# [PARTS OF THE EXERCISE]
- 1) Translate this sentence from the container orchestration trends report into Spanish: "Containerization is now officially mainstream."
- 2) Extend the container orchestration trends report by writing the next part, starting after its final sentence.

# [PAGE EXCERPT]
((

8 Emerging Trends in Container Orchestration - 2018 | Datadog

December 2018更新

Containerization is now officially mainstream. A quarter of Datadog's total customer base has adopted Docker and other container technologies, and half of the companies with more than 1,000 hosts have done so.

As containers take a more prominent place in the infrastructure landscape, we see our customers adding automation and orchestration to help manage their fleets of ephemeral containers. Across all infrastructure environments, our data shows increased usage of container orchestration technologies such as Kubernetes and Amazon Elastic Container Service (ECS). The companies running these technologies tend to have larger, far more dynamic deployments than companies running unorchestrated containers.

Now that all three major cloud providers offer a hosted Kubernetes service, we see significant usage of Kubernetes in AWS, Azure, and Google Cloud Platform. But, as you'll see below, Amazon ECS and the newly launched Amazon Fargate service remain the most popular choice in AWS. Read on for more insights and trends gathered from the real-world usage data of tens of thousands of organizations, running close to half a billion distinct containers.


Trend Number 1

Kubernetes orchestrates most GCP and Azure container environments

Over the past few years, we've seen Kubernetes steadily gaining in usage on every infrastructure platform, but nowhere has it been more popular than on Google Cloud Platform. Not only was Kubernetes originally developed at Google, but GCP has long offered a hosted Kubernetes service, now known as Google Kubernetes Engine (GKE). Of the organizations running containers in GCP, more than 85 percent orchestrate workloads with Kubernetes. In the Azure cloud, which has offered a managed Kubernetes service for about two years, roughly 65 percent of organizations using containers also run Kubernetes.

Trend Number 2

Kubernetes continues its steady rise in container environments globally

Kubernetes is everywhere. Not only do our customers run their own Kubernetes clusters in diverse infrastructure environments, but all three major cloud providers now offer a managed Kubernetes service as well. One third of our customers using containers now use Kubernetes, whether in self-managed clusters, or through a cloud service like Google Kubernetes Engine (GKE), Azure Kubernetes Service (AKS), or the new Amazon Elastic Container Service for Kubernetes (EKS). The graph below tracks Kubernetes usage across Datadog's entire customer base, whether in on-prem, public cloud, or private cloud environments.

))

[Saved data entries]

((

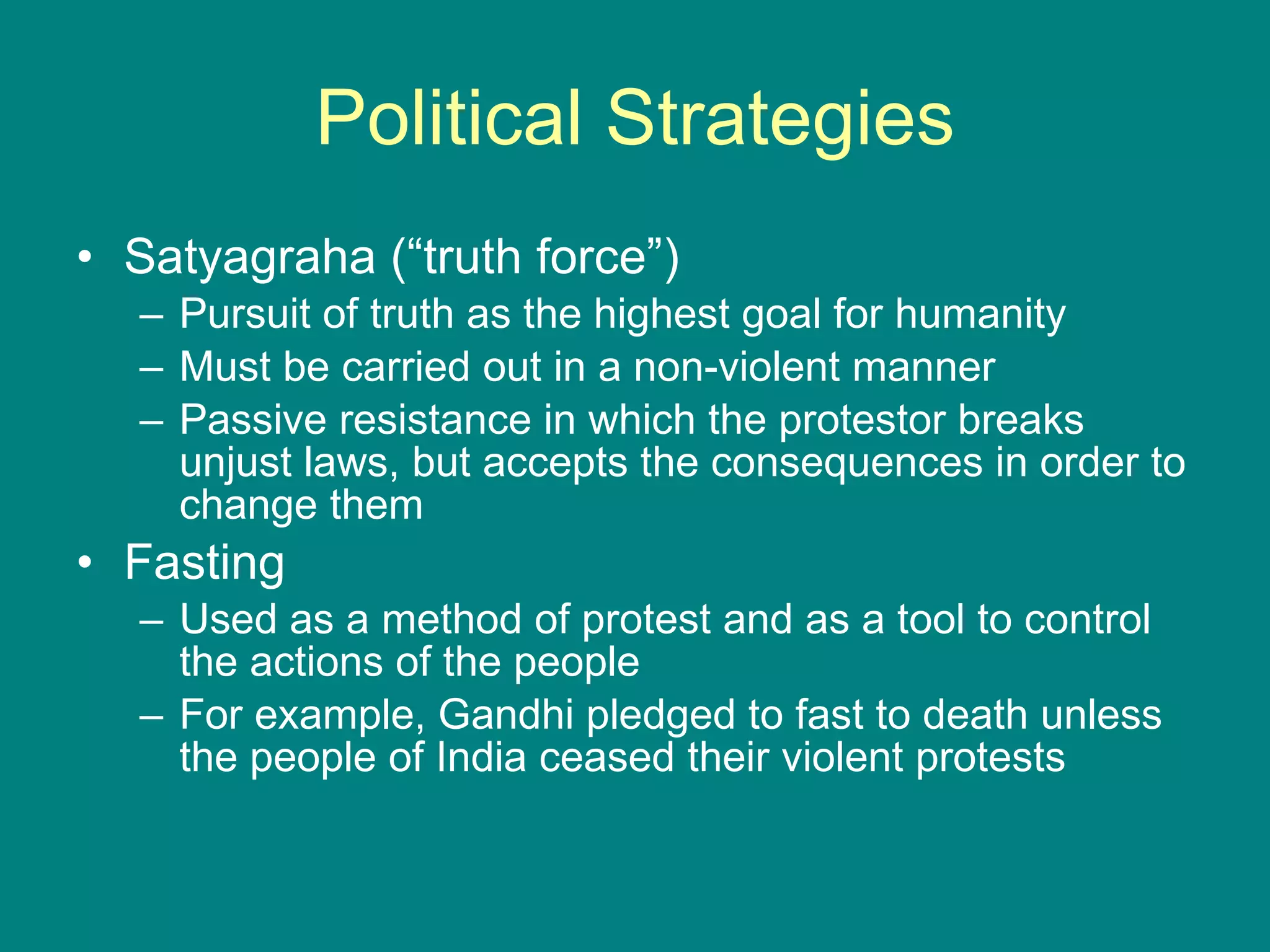 Political Strategies

• Satyagraha (“truth force”)
– Pursuit of truth as the highest goal for humanity
– Must be carried out in a non-violent manner
– Passive resistance in which the protestor breaks unjust laws, but accepts the consequences in order to change them

• Fasting
– Used as a method of protest and as a tool to control the actions of the people
– For example, Gandhi pledged to fast to death unless the people of India ceased their violent protests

))

# [TASK RESULTS]
- 1) La contenerización ya es oficialmente algo generalizado.

- 2)
Trend Number 3

ECS and Fargate hold a slight edge over Kubernetes in AWS environments

ECS has long been the first choice for container orchestration in the AWS cloud, and over the past year it has continued to see increased usage among companies running containers in AWS. With the recent launch of EKS, however, Amazon users now have more choice when it comes to managed services for their container infrastructure. For the first time, our data shows that Kubernetes is nearly as popular in the AWS cloud as ECS (including usage of AWS Fargate). The availability of EKS appears to be contributing to that trend—in the months after EKS launched, we saw a significant uptick in the number of AWS container organizations running Kubernetes.

Trend Number 4

Fargate already runs in 6% of AWS container environments

AWS Fargate allows customers to run containerized applications without having to manage a cluster of EC2 instances. In other words, Fargate applies the serverless model to container orchestration. In the past several months, as Fargate expanded to more AWS regions and added features, the service rapidly gained in usage among Datadog customers, and has already been adopted by 6 percent of AWS organizations using containers.

Trend Number 5

Increasingly, organizations orchestrate their containers from the start

More and more, orchestration is being considered an essential feature of a container deployment. Half of all container organizations now run one or more orchestration technologies, and a significant number of these companies included orchestration in their initial container deployment. Our data shows that more than 40 percent of organizations run Kubernetes or ECS when they first start using containers, with smaller numbers of organizations deploying containers with Fargate, Nomad, or Mesos from the start.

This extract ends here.